CONSIGNE A: Réécrivez sous forme de liste numérotée, sans les lignes vides, la partie des enregistrements qui commence à la ligne contenant « Given the scene » et va jusqu'à la fin des enregistrements, ces deux limites comprises.

TEXTE SOURCE:
« J’écris ton nom »1… n’importe comment.
Quelques principes

Les libertés publiques, droits fondamentaux, libertés fondamentales, autant de termes recoupant peu ou prou la même acception en France, sont énoncés dans une succession de textes dont le premier est la Déclaration des droits de l’Homme et du citoyen de 1789. Elle est reprise et augmentée dans le préambule de la Constitution de 1946, lui-même intégré à celui de la Constitution de 1958 ; ils forment avec d’autres, ce qu’on appelle le bloc de constitutionnalité. Ils sont complétés et chaque fois augmentés par la Déclaration universelle des droits de l’Homme (DUDH) de 1948 puis la Convention européenne des droits de l’Homme (CEDH) de 1950. Pour ne citer que les principaux, les textes fondateurs, ceux auxquels nous nous référons.

DONNÉES DE LA TÂCHE:
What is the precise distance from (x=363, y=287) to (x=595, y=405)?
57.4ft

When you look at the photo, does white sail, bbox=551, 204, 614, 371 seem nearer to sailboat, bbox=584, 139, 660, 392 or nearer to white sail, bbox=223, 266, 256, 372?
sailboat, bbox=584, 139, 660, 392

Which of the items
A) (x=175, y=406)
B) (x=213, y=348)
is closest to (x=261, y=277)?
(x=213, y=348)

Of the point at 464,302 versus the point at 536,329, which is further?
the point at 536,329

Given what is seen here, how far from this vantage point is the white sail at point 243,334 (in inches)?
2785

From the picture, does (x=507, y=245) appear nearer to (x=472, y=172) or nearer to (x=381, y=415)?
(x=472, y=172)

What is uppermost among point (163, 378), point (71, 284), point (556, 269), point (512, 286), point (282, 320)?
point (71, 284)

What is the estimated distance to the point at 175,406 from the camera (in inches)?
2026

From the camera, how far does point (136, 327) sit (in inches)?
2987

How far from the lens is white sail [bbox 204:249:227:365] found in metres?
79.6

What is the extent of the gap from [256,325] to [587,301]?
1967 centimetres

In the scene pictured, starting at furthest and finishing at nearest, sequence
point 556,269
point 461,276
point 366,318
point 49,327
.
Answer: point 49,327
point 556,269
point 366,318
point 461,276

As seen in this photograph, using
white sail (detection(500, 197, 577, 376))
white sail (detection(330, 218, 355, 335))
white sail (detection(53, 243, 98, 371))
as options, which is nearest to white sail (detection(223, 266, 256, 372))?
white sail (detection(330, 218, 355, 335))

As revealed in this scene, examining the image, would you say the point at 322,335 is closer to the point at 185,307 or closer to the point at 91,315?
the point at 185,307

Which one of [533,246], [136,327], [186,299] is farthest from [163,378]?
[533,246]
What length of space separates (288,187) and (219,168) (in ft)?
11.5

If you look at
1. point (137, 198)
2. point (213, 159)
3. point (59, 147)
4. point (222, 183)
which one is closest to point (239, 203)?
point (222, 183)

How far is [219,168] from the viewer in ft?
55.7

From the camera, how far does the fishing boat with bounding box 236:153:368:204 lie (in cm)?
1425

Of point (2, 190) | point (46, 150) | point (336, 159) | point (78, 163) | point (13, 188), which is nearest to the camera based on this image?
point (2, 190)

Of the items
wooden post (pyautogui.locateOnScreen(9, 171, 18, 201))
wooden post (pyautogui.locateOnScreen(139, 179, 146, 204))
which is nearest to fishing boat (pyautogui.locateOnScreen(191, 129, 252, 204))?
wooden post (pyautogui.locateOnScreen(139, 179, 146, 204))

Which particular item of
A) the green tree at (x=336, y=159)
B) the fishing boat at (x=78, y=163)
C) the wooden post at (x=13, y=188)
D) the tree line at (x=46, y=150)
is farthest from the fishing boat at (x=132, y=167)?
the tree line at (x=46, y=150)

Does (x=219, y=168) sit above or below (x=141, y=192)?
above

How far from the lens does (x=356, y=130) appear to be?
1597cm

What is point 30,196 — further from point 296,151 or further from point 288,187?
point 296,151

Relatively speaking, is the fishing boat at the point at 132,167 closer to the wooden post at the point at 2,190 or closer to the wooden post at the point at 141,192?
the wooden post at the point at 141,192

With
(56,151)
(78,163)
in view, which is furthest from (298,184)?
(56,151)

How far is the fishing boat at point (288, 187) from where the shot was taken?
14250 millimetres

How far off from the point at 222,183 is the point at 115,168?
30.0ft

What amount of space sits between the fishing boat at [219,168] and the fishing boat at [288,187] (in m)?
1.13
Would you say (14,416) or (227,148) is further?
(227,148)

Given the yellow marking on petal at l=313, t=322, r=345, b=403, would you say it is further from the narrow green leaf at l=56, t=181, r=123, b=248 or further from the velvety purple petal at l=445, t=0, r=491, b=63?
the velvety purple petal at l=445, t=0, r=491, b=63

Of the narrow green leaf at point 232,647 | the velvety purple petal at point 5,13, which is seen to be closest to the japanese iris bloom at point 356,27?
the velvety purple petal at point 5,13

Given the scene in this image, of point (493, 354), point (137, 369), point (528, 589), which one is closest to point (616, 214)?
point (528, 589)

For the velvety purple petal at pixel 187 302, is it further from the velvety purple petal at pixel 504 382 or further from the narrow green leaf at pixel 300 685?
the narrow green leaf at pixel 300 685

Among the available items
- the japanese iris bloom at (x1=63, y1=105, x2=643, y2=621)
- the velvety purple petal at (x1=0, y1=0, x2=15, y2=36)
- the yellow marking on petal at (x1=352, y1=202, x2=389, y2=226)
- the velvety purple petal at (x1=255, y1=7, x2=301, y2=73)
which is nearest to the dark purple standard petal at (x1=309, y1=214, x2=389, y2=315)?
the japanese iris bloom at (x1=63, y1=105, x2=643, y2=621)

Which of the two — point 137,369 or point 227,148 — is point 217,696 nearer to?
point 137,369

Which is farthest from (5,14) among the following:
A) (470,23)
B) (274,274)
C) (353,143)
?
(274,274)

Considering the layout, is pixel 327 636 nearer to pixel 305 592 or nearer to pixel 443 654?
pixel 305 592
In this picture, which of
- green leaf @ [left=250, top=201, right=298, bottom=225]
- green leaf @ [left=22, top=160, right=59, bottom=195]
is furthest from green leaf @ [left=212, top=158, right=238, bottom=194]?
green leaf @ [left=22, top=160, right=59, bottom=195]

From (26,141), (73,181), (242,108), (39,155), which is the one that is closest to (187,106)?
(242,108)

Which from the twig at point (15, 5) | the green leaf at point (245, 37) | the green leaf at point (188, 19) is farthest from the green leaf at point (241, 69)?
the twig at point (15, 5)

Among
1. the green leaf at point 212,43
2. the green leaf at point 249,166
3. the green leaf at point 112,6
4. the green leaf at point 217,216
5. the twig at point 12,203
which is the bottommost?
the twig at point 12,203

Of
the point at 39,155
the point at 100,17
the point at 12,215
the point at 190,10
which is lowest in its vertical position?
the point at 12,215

CONSIGNE B: D'après le texte sur les libertés publiques, quel est le premier des textes qui énoncent ces libertés en France ?

RÉSULTAT DE L'EXERCICE A:
1. Given the scene in this image, of point (493, 354), point (137, 369), point (528, 589), which one is closest to point (616, 214)?
2. point (528, 589)
3. For the velvety purple petal at pixel 187 302, is it further from the velvety purple petal at pixel 504 382 or further from the narrow green leaf at pixel 300 685?
4. the narrow green leaf at pixel 300 685
5. Among the available items
6. - the japanese iris bloom at (x1=63, y1=105, x2=643, y2=621)
7. - the velvety purple petal at (x1=0, y1=0, x2=15, y2=36)
8. - the yellow marking on petal at (x1=352, y1=202, x2=389, y2=226)
9. - the velvety purple petal at (x1=255, y1=7, x2=301, y2=73)
10. which is nearest to the dark purple standard petal at (x1=309, y1=214, x2=389, y2=315)?
11. the japanese iris bloom at (x1=63, y1=105, x2=643, y2=621)
12. Which of the two — point 137,369 or point 227,148 — is point 217,696 nearer to?
13. point 137,369
14. Which is farthest from (5,14) among the following:
15. A) (470,23)
16. B) (274,274)
17. C) (353,143)
18. ?
19. (274,274)
20. Considering the layout, is pixel 327 636 nearer to pixel 305 592 or nearer to pixel 443 654?
21. pixel 305 592
22. In this picture, which of
23. - green leaf @ [left=250, top=201, right=298, bottom=225]
24. - green leaf @ [left=22, top=160, right=59, bottom=195]
25. is furthest from green leaf @ [left=212, top=158, right=238, bottom=194]?
26. green leaf @ [left=22, top=160, right=59, bottom=195]
27. From (26,141), (73,181), (242,108), (39,155), which is the one that is closest to (187,106)?
28. (242,108)
29. Which from the twig at point (15, 5) | the green leaf at point (245, 37) | the green leaf at point (188, 19) is farthest from the green leaf at point (241, 69)?
30. the twig at point (15, 5)
31. Among
32. 1. the green leaf at point 212,43
33. 2. the green leaf at point 249,166
34. 3. the green leaf at point 112,6
35. 4. the green leaf at point 217,216
36. 5. the twig at point 12,203
37. which is the bottommost?
38. the twig at point 12,203
39. Of
40. the point at 39,155
41. the point at 100,17
42. the point at 12,215
43. the point at 190,10
44. which is lowest in its vertical position?
45. the point at 12,215

RÉSULTAT DE L'EXERCICE B: La Déclaration des droits de l'Homme et du citoyen de 1789.